Batman:  Earth One vol. 2:  Advance-solicited for May, which means it’ll be coming out some three years after the first volume.  I thought that Geoff Johns and Gary Frank’s take on a younger, more inexperienced Bruce Wayne worked pretty well.  It at least offered a version of the character I could believe in, which the “Superman:  Earth One” volumes ultimately failed to do and are now collecting dust on a shelf at Book-Off in Torrance.  Actually I really don’t know what has happened to those volumes after I sold them.  It’s the kind of fate they deserve, though.

The Multiversity:  Ultra Comics & [Issue] #2:  Grant Morrison’s trip across the DC Multiverse comes to a close.  Seeing these issues solicited here now, it feels like the whole thing went by pretty quickly.  Which isn’t a problem for me as that just means the collected edition will be here that much sooner.  Oh yeah, the “Ultra Comics” issue also promises to make the reader an active participant in the story.  I’d be deeply skeptical of such a claim from a book by any other writer, but this is Morrison.  Only he has the imagination necessary to actually make such a claim work.

Batman Eternal #’s 48-52:  DC’s flagship weekly series also wraps up this month.  My copy of the first volume arrived a week ago, and it was a pretty satisfying read.  It starts off with Commissioner Gordon being framed for a horrific subway accident and Batman’s relationship with the GCPD being upended as all sorts of old villains, like Carmine Falcone, start crawling out of the woodwork.  The story doesn’t deliver much you haven’t seen from a “Batman” story before, but it’s delivered at a high enough intensity and with enough momentum that reading through the twenty issues collected in the first volume is pretty easy.  There’s also the fact that, if you’re willing to wait, buying the collected editions is much cheaper than getting the single issues as they come out.  If there’s always room on your shelf for a good “Batman” story, then this is worthy of that space (so far, anyway).

Harley Quinn vol. 1:  Hot in the City:  Hmmmm… Do I want to see fuss is about or keep going through life with “The Animated Series’” take on the character being the definitive one in my mind.  Or maybe I just want to get through this and go back to playing “Assassin’s Creed:  The Pre-Sequel.”  Uh, I mean “Rogue.”
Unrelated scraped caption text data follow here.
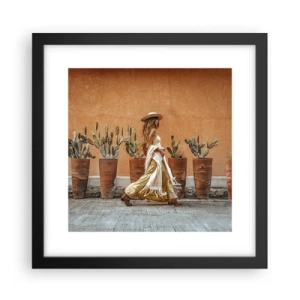 Affiche dans un cadre noir - Poster - Style hippie - 30x30 cm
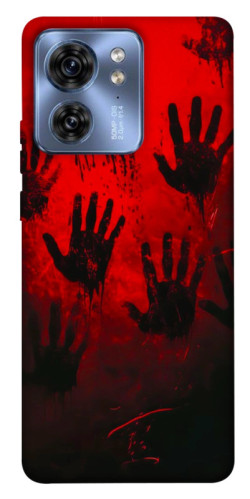 Чехол itsPrint Bloody hands для Motorola Edge 40
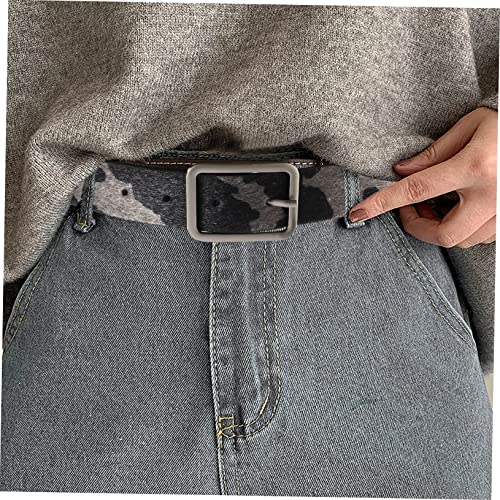 BESPORTBLE Adjustable Cow Print PU Leather Western Belt for Women Faux Horsehair Design Stylish Cowgirl Accessory for Jeans and Shorts4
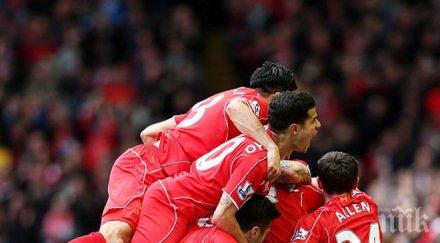 ливърпул пречупи шампиона манчестър сити анфийлд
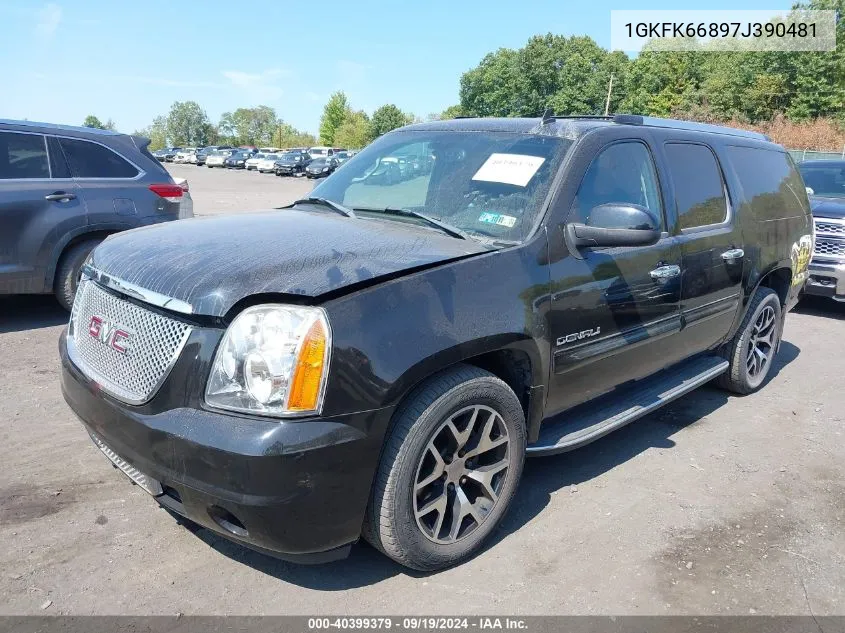 2007 GMC Yukon Xl 1500 Denali VIN: 1GKFK66897J390481 Lot: 40399379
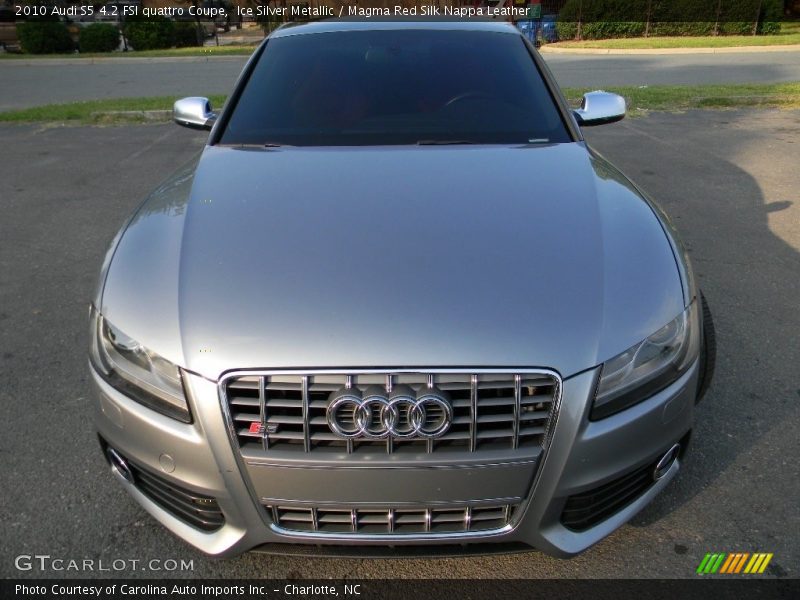 Ice Silver Metallic / Magma Red Silk Nappa Leather 2010 Audi S5 4.2 FSI quattro Coupe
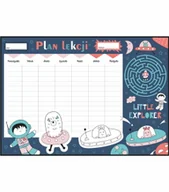 Szkolne artykuły papiernicze - Plan lekcji kreatywne ufo, nowy rok szkolny, rozmiar A4 - miniaturka - grafika 1
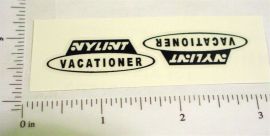 Nylint Vacationer Camper Sticker Pair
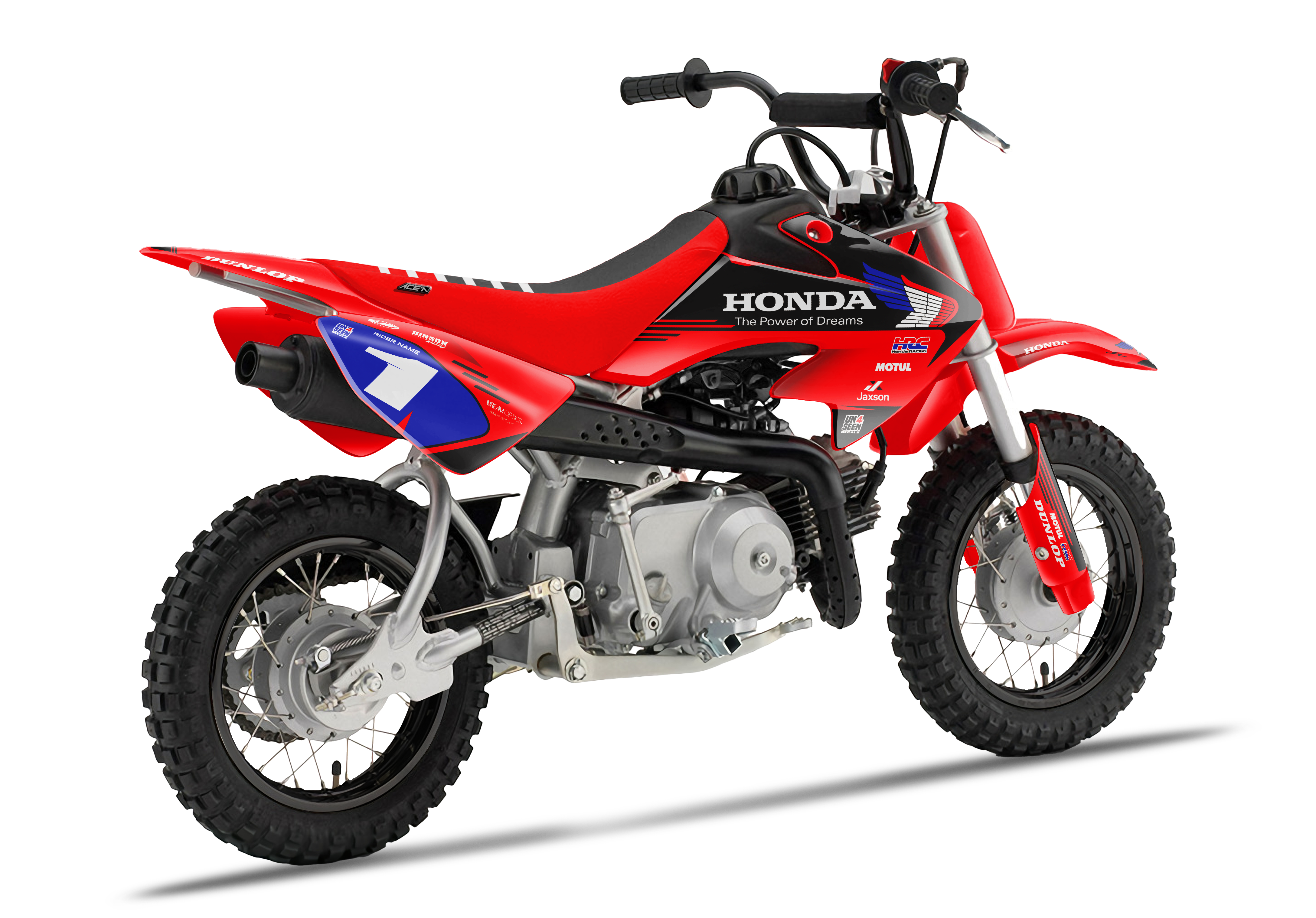Crf50 Graphics Kit - Retro Wing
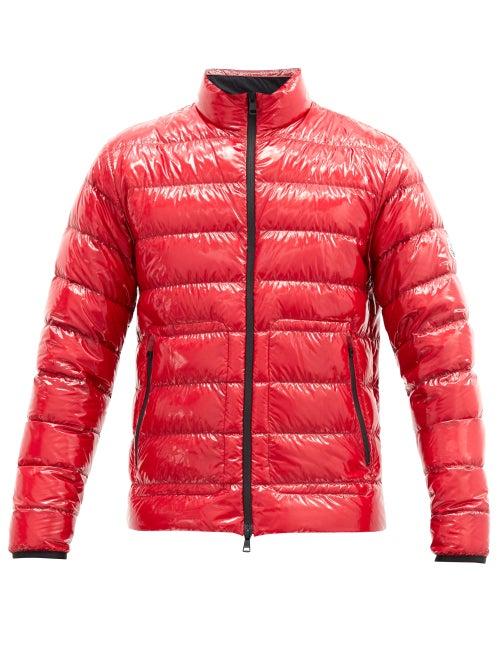 Matchesfashion.com Moncler - Agar Quilted Down Jacket - Mens - Red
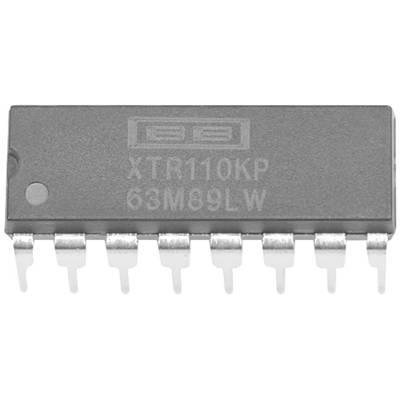 An IC chip with the inscription 'XTR110KP 63M89LW' and several connections at the bottom.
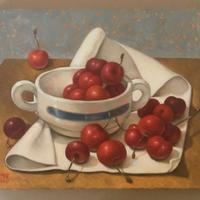 Carmela Saedtler Ciliege olio su tela 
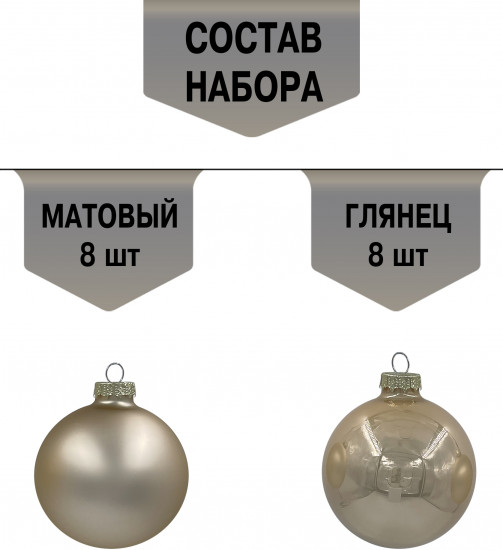 Набор шаров ёлочных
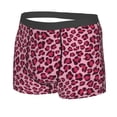 thumbnail image 5 of Goofa Rose Leopard Print Printed Men's Boxer Briefs Underwear, Moisture-Wicking Underwear, Trunk,Soft and Breathable Cotton Underwear-, 5 of 9
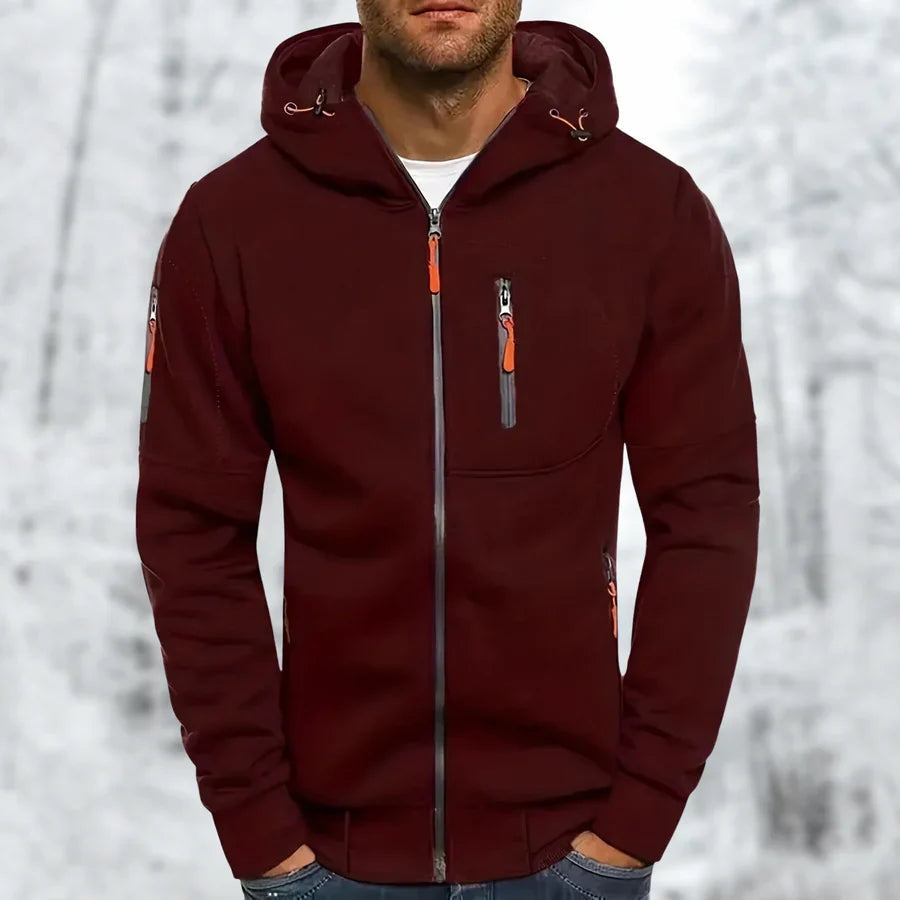 Vest met Capuchon Heren met Ritszakken | 9 Kleuren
Dial H:  Deluxe Edition HC:  No, this series didn’t set the sales charts on fire and also features one of those, “We gotta wrap this up NOW!” kind of endings.  But it’s also written by an author, China Mieville, with a substantial following so it gets the one-volume hardcover treatment in order to appeal to that base.  Flaws aside, I still thought it was an interesting read.

American Vampire:  Second Cycle #7:  It’s noted that this issue has been resolicited and that all previous orders are cancelled.  Hey, remember when Scott Snyder and Rafael Albuquerque put this series on a year-long hiatus so that they could work on other projects and bring this title out on a regular basis together?  Yeah, those were the days…

Fables vol. 21:  Happily Ever After:  Certainly a fitting title.  However, this volume seems to be missing something as it only collects issues #141 to #149.  The series was set to end with #150 which, come to think of it, hasn’t been solicited yet.  Could it be that Bill Willingham is preparing to make the final issue its own graphic novel?  It sounds ridiculous, but how else could you explain leaving the final issue out of this collection.  Then again, he could just be doing it to make all of us trade-waiters actually pick up an issue of the series.  Which I would do for this series in a second.

Astro City:  Family Album:  Hey, it’s the next volume in the series for me.  I finally picked up the first two at conventions earlier this year, and the series’ reputation is pretty well-deserved.  Expect a podcast about it once I get caught up on it.